Blow outs may be in order, thought both Cats teams could have drawn worse starting opponents.
Both the boys and the girls open against the hosts, neither of which were among the tournament's best teams last year. The Hays boys went 1-2 and finished fourth against much the same field, as part of a 12-8 season.
The girls team opened its 10-8 campaign with a 2-1 record in the tournament.
But what if? What if things get ugly?
The girls will play either Riley County or Newton in the tournament's second round regardless of how they fare in the first. Both teams are coming off trips to state.
The boys face a similar problem -- there's strong teams no matter which way they turn.
Considering the questions both teams are hoping to answer -- the boys look to rebound from a three-win season while the girls hope to replace the vast majority of their scoring for last season -- ugly is possible.
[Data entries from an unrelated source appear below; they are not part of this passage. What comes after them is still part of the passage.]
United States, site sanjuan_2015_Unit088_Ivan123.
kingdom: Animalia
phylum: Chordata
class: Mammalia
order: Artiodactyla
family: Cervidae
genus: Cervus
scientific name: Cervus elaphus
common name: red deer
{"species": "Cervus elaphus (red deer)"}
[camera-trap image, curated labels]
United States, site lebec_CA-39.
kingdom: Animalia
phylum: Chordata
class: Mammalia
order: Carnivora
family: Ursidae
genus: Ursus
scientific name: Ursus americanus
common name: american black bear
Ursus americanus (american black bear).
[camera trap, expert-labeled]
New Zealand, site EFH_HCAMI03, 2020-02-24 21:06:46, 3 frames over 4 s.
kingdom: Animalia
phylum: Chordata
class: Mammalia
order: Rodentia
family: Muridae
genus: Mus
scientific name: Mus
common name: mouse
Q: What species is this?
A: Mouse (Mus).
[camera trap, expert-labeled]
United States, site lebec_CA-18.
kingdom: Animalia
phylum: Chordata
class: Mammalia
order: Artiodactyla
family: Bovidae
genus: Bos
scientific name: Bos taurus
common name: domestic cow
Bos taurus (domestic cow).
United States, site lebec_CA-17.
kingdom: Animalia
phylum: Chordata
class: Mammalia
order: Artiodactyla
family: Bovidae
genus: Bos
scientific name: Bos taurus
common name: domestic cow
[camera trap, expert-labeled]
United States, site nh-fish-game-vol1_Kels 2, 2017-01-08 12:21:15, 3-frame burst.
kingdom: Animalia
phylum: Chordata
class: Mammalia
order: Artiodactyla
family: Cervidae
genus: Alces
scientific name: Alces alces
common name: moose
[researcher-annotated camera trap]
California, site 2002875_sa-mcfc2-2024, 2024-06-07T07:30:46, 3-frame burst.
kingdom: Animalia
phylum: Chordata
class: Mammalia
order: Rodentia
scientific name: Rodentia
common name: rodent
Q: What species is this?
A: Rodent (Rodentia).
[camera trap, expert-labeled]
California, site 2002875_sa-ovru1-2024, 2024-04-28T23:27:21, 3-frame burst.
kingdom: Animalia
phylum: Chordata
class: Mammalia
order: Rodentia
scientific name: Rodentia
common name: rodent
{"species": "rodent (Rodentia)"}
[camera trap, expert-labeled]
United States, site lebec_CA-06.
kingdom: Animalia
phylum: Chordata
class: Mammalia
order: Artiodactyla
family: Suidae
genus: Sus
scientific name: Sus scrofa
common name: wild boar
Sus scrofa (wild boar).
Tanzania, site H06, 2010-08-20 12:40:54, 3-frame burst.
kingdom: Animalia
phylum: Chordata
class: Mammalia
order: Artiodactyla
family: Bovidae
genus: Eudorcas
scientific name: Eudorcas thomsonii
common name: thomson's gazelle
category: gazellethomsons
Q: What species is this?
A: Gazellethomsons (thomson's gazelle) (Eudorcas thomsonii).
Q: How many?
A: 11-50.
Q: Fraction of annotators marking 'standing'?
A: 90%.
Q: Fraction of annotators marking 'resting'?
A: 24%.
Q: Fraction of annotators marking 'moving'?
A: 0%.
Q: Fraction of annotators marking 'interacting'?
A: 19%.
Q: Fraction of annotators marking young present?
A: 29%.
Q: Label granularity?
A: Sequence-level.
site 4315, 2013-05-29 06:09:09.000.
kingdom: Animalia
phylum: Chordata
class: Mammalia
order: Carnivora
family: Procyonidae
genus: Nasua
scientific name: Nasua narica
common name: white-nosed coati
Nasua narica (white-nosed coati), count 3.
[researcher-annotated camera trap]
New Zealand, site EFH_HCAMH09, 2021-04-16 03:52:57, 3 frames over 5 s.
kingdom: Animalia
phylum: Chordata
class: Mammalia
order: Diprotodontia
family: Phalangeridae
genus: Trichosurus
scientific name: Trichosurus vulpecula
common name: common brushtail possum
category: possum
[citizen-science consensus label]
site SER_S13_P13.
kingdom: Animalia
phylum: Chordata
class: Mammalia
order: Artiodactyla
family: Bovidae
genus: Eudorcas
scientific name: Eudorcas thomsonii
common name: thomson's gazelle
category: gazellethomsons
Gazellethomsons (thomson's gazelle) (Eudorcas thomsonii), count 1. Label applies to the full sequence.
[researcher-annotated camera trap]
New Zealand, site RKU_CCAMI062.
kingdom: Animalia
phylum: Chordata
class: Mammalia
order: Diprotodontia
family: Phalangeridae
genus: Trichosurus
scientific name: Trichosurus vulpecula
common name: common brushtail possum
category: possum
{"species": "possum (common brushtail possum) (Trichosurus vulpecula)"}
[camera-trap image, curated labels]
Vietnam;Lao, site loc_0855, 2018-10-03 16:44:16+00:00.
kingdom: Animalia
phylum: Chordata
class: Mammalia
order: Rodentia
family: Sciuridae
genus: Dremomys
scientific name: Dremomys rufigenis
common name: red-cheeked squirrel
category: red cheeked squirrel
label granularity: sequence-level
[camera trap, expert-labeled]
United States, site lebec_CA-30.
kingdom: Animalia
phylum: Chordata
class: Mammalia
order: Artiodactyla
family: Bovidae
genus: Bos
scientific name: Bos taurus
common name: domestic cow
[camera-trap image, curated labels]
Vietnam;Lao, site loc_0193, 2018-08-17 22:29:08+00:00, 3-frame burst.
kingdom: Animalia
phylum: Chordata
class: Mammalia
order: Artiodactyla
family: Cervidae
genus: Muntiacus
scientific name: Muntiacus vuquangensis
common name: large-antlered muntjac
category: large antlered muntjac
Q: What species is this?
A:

Disaster, however, is not, Bonar said, thanks to last year's Anderson County tournament the Wildcats are ditching in favor of the Hays trip.
"Last year was a disaster," Bonar said.
Indeed. De Soto lost its first two games of the year, one in a close contest against Tonganoxie and another by nine points to a meek Metro Academy squad.
The team's lone win came against Olathe Christian, a team that barely managed a .500 record against a schedule of similarly small religious schools from around the region.
"We started 1-2, but that one win last year would not be as good as a strong performance against one of the 5A or 6A schools," Bonar said.
The girls, meanwhile, went 2-1 to finish fifth in their tournament against the same field, only hosted at Central Heights. The Cats picked up wins against an overmatched Olathe Christian squad and Class 3A state-bound Wellsville.
Still, Spencer said fighting with the big dogs should do his team much more good lording over smaller schools ever did.
"I don't want to go up there, get pounded and get discouraged," he said. "This is by far a better tournament than the one at Central Heights. We've had one really good team to play against in those three games. This year we'll be playing three teams as good as that team was last year.
"The whole thing is to go out there, compete, learn and get better. If we win three, that's great. If we lose three, we can live with that if we work hard, compete every game and get better."
As for the prospects of disaster -- two or three runaway games -- that's not possible with the right approach.
"A lot of it has to do with coaching. If we go out there and get beat by 40 every game and every game I'm going in and ripping them and telling them how terrible they are, yeah, it will be a disaster,'" he said. "But if I go in and tell them hey, these are 5A, 6A schools -- these are good schools -- this is going to make us better."
The idea of getting out of the Central Heights/Anderson County tournament was actually born several years ago when Roy Hawley was still the athletic director. The backbone of the tournament was several Frontier League programs, the empty slots being filled by smaller schools from the Kansas City-metro area.
Some of the non-league teams were good -- Metro Academy knocked the De Soto girls to the consolation game each of the last two years -- but others were rarely competitive.
Even the advantage of previewing league opponents eventually disappeared as Central Heights, Wellsville and Osawatomie all left the Frontier League this summer.
"I said (to Hawley) 'Ya know what would be nice, even if we have to do some fundraising, is if could travel some place just go for a weekend tournament. It'd be a great experience for the kids and good experience for when they go to state down the road,'" Spencer said. "They came across Hays and Hays pays us a little -- it doesn't come close to covering our expenses -- but he asked if we should go and I said 'Let's try it!"